Dosage requirement of Bmp4 for AV septation. (a-f) Neonatal hearts from cTnT-Cre;Bmp4^loxp-lacZ/+ (a,b), Bmp4^{loxp-lacZ/tm1} (c,d), and Bmp4^{cre;loxp-lacZ/loxp-lacZ} (e,f) mice were stained with X-gal. cTnT-Cre;Bmp4^loxp-lacZ/+ mice are indistinguishable from wild-type mice (data not shown) and are used as positive controls. Bmp4^{loxp-lacZ/tm1} and Bmp4^{cre;loxp-lacZ/loxp-lacZ} hearts display partial AVCD with normal AV and ventricular septa. (g-h) Sagittal sections of an E11.0 Bmp4^{cre;loxp-lacZ/tm1i} (Cko) embryo (g) or an E11.0 cTnT-Cre;Bmp4^loxp-lacZ/+ (Contr) embryo (h) stained with X-gal. (i-q) Frontal sections of Bmp4^{cre;loxp-lacZ/tm1} (Cko) embryonic hearts (i,k,m,n,p,q) and cTnT-Cre;Bmp4^loxp-lacZ/+ (Contr) embryonic hearts (j,l,o) at stages labeled in each panel. Panels n, p, and q are from the same heart shown in panel m. Panel n shows the defect in ASP, which is not obvious in panel m. Panels p and q show that both aorta and pulmonary trunk are connected to the right ventricle. (r) An ultrasound scan of a heart from a human patient with the complete form of AVCD. The + indicates the common AVC. All sections were counterstained with eosin except sections of panels m, n, p, and q, which were stained with hematoxylin. (a) Atrium; (at) aorta trunk; (la) left atrium; (lv) left ventricle; (ot) outflow tract; (pt) pulmonary trunk; (ra) right atrium; (rv) right ventricle; (v) ventricle; (arrowhead) atrial septum primum; (^*) AV septum in panels b, d, and f, and AV cushions in panels g, i, and j. Bars, 0.2 mm.

Figure 4.

Phenotype of AV region of embryos of different Bmp4 genotypes. (a,b,c) Normal formation of AV cushions in Bmp4^lacZ/lacZ embryonic hearts. A heart from a Bmp4^lacZ/lacZ embryo with 30 somites is grossly normal when compared with a Bmp4^lacZ/+ heart at the same stage (a). Formation of AV cushions in a Bmp4^lacZ/lacZ embryo (b) parallels that of a Bmp4^lacZ/+ embryonic heart (c). (d,e) Results of section in situ hybridization using a TGFβ2 probe.

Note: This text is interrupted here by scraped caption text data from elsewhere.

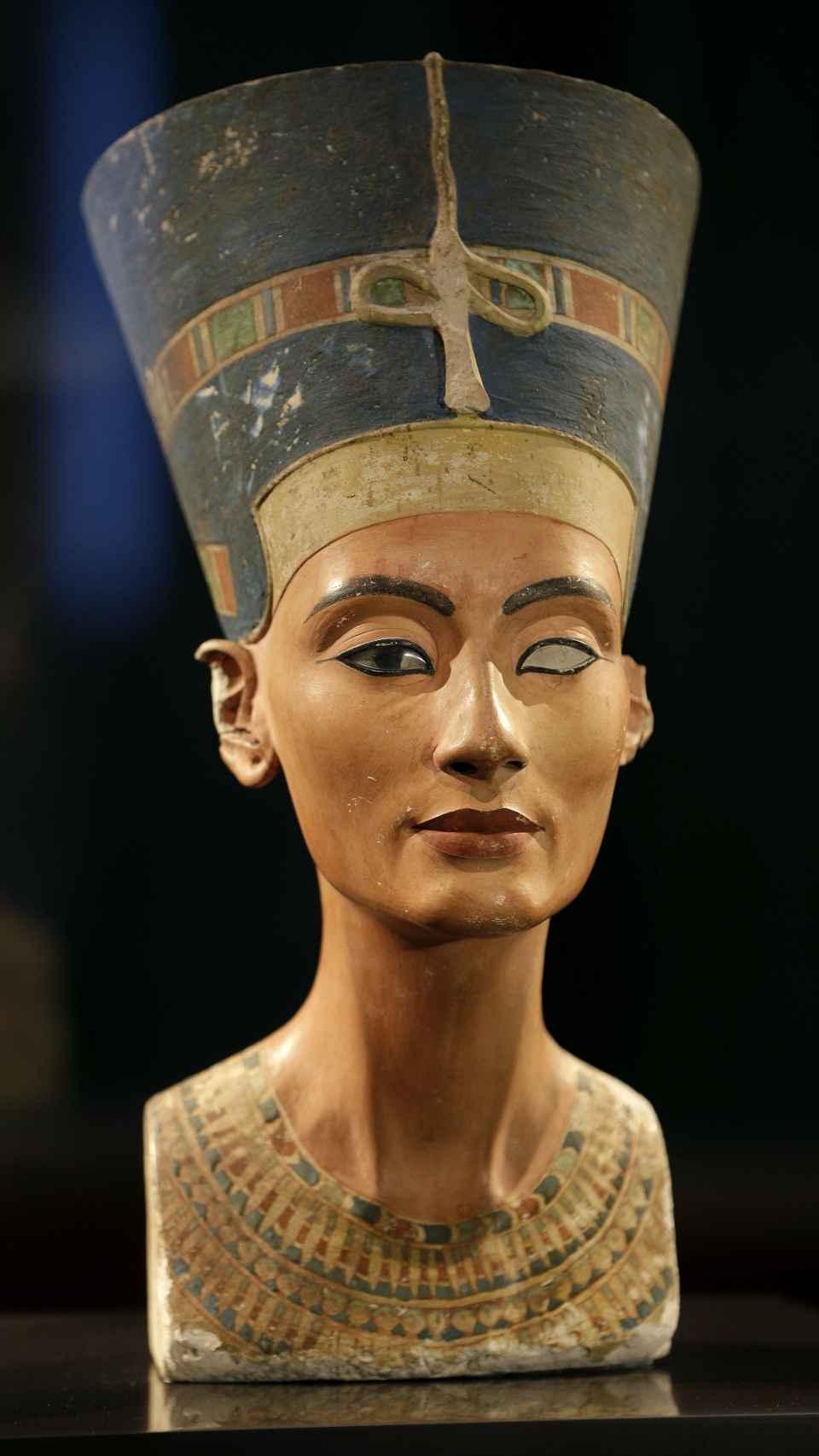 El maquillaje del antiguo Egipto se puede apreciar en el busto de Nefertiti.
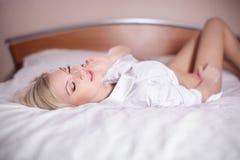 Сексуальная молодая белокурая женщина кладя в кровать Стоковая Фотография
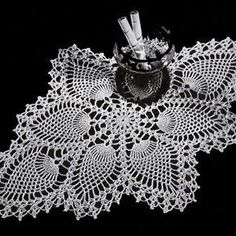 Free Crochet Oblong Pineapple Doily Pattern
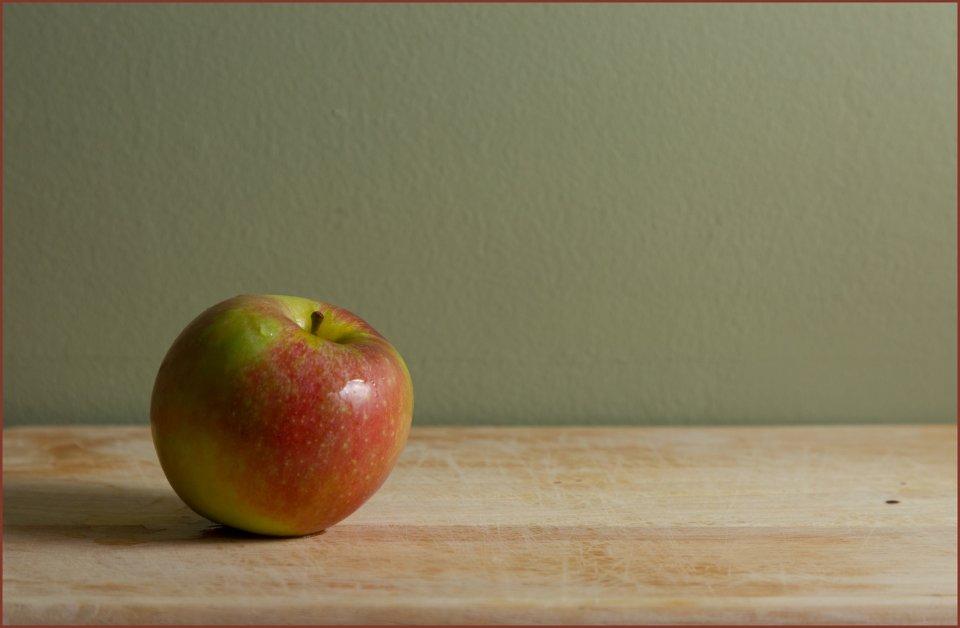 other20200404_scavengerhunt-ruleofthirds_q89zzg0_sandy-schill_apple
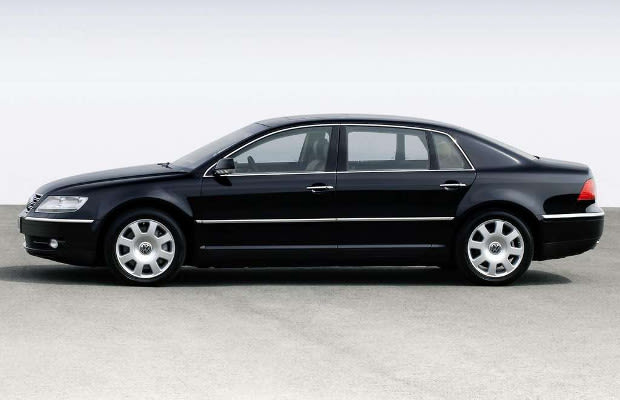 volkswagen phaeton w12 the best stock sleeper cars of all time complex. Black Bedroom Furniture Sets. Home Design Ideas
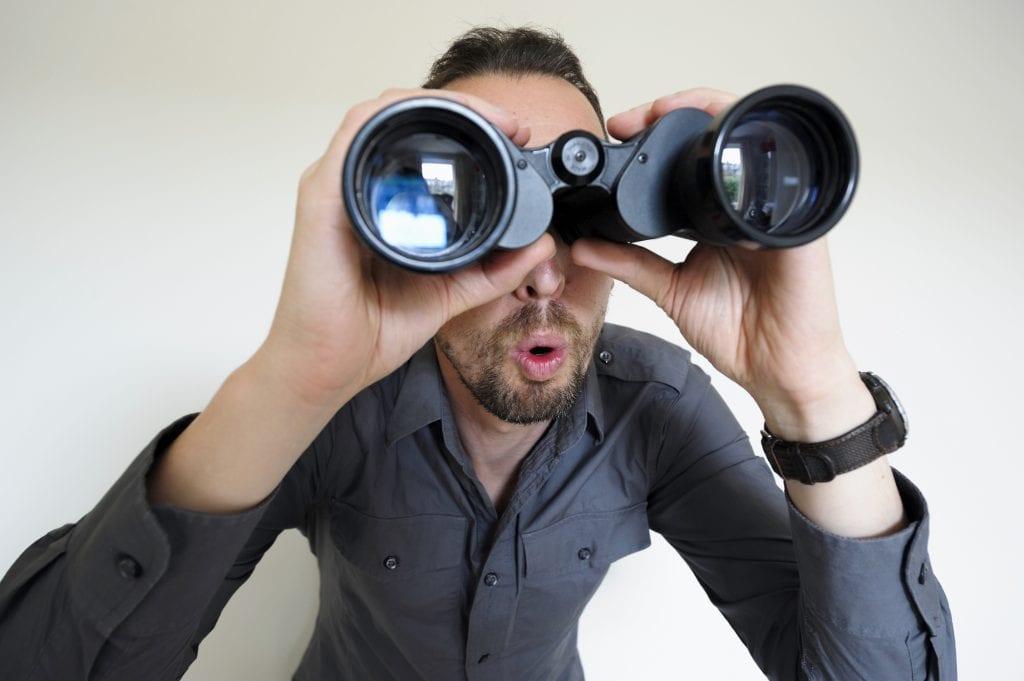 guy-watching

Expression of TGFβ2 in the AVC of a Bmp4^{cre;loxp-lacZ/tm1} embryonic heart at E12.5 (d) is not altered when compared with the results observed from a wild-type embryonic heart at the same stage (e). (f-i) Frontal sections of Bmp4^{cre;loxp-lacZ/tm1} (f,g) and cTnTCre;Bmp4^loxp-lacZ/+ (h,i) embryonic hearts at E12.5 are stained with DAPI to visualize the nuclei (f,h) and with anti-Ki67 antibody to visualize proliferating cells (g,i). Panels f and g correspond to the boxed regions of Figure 3c; panels h and i correspond to the boxed regions of Figure 3d. (j) The number of Ki67-positive nuclei as a percentage of total nuclei (mean ± S.E.) of Bmp4^{cre;loxp-lacZ/tm1} embryonic hearts (Cko) is reduced to about 80% of cTnTCre;Bmp4^loxp-lacZ/+ embryonic hearts (Contr). Data were averaged from four embryonic hearts of each strain, and at least 1500 nuclei were counted for each heart. (ca) Common atrium; (v) ventricle; (^*) AV cushions; (#) P = 0.047 < 0.05.